In this series, I am introducing you to the twenty superpowers that leaders need to possess to create an environment for resilience. This is an environment in which individuals and teams are resilient in the face of constant change.
Individual resilience is critical when the world around us is volatile, uncertain, complex and ambiguous. Resilience means we can adapt to difficult situations and not just survive but thrive. Unless we do, the stress will overwhelm us, and we will suffer physically and mentally.
Each week we will explore one of those twenty superpowers.
Superpower: The Caretaker
The Cultivator creates the environment for innovation.
Organisations that cannot innovate to stay ahead of the game will cease to exist.
Employees who do not feel safe to contribute through creativity, experimentation and innovation will have low resilience. Therefore, as a leader, you need to cultivate an environment in which innovation thrives.
Psychological safety
Psychological safety is key to innovation. An environment in which everyone feels safe to try new things, however crazy they may seem, is imperative. Everyone should feel free and safe to challenge the status quo and suggest potentially better ways of doing business.
Every idea should be heard and given space to be considered. It is easy to tear down ideas, but the best people bring bricks to help build something. See The Caretaker.
Encourage out-of-the-box thinking
Encourage people to challenge the status quo and think differently.
The Apple ‘Think Different’ campaign video transcript (1997) sums up the thinking that leaders need to encourage:
“Here’s to the crazy ones. The rebels, the troublemakers, those who see things differently. While some may see them as the crazy ones, we see genius. Because the people who are crazy enough, to think they can change the world, are the ones who do.”
Create an environment of imagination, exploration, and where people are free to ask “what if?”
Don’t let the naysayers spoil the party.
Give people the time to think in this way.
Experimentation
Experimentation leads to innovation.
Leaders have to encourage experimentation. This means allowing people to try new things and to also get them wrong.
A “right first time” attitude will kill innovation. Experimentation is about making mistakes and learning from them. As Thomas Edison said, “I have not failed. I’ve just found 10,000 ways that don’t work.”
Reward and recognition
Recognise and reward those who are pushing the envelope and trying new things.
Recognition can be a verbal acknowledgement. Reward can be a couple of movie tickets or retail vouchers.
Innovation and experimentation should be honored.

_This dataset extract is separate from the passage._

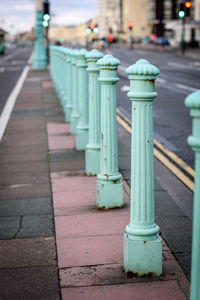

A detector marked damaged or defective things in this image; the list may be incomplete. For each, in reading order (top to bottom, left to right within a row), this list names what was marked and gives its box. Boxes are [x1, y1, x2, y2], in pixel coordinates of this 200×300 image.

peeling paint on bollard [85, 49, 103, 176]
peeling paint on bollard [95, 54, 123, 209]
peeling paint on bollard [123, 58, 162, 276]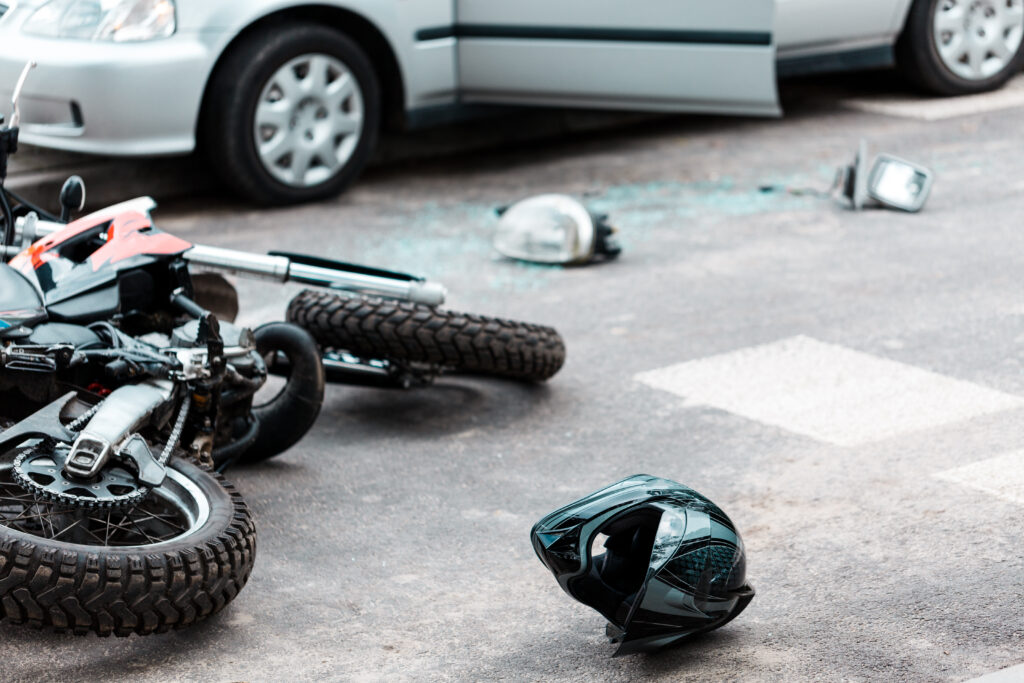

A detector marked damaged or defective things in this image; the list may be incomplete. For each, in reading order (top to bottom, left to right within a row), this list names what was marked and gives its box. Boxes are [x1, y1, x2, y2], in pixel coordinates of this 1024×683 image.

Allow and celebrate setbacks
Setbacks are part and parcel of innovation. Every setback is a step nearer to success, so they should be celebrated as a learning opportunity. Analyse what went wrong and how to make it better.
Autonomy
Leaders have to provide autonomy for employees to innovate in their own way. Micro-management is another killer of innovation.
Risk
Waiting until you have all the facts and data will not lead to innovation. Dee Hock, founder and former CEO of VISA said:
Making good judgements and acting wisely when one has complete data, facts and information is not leadership. It’s not even management. It’s bookkeeping. Leadership is the ability to make wise decisions, and act responsibly upon them, when one has little more than a clear sense of direction, proper values, and some understanding of the forces driving change.
It requires true leadership. It requires those who can go before and show the way. It requires educing the inherent integrity and virtue that lies within everyone waiting to be aroused and brought into play.”[1]
There has to be an element of acceptable risk in order to enable innovation.
Hiring
When hiring, leaders should seek out the innovators. These are the people who are intellectually curious. If they are asking questions about the organisation and probing deeper than the information available on the company website, it is likely that their curiosity will continue once they have been hired.
Ask potential candidates to give examples of when they have experimented and come up with innovative ideas.
Everyone’s business
Innovation is everyone’s business. Leaders need to make innovation an integral part of every employee’s job. Innovation does not happen behind a closed door with an Innovation Lab sticker on it.
Innovation often happens with the people working closest to the opportunity. The retail worker, the call center operative, the brick layer, the train driver etc. These are the people who, when encouraged to think creatively, will come up with innovative ideas for improvement.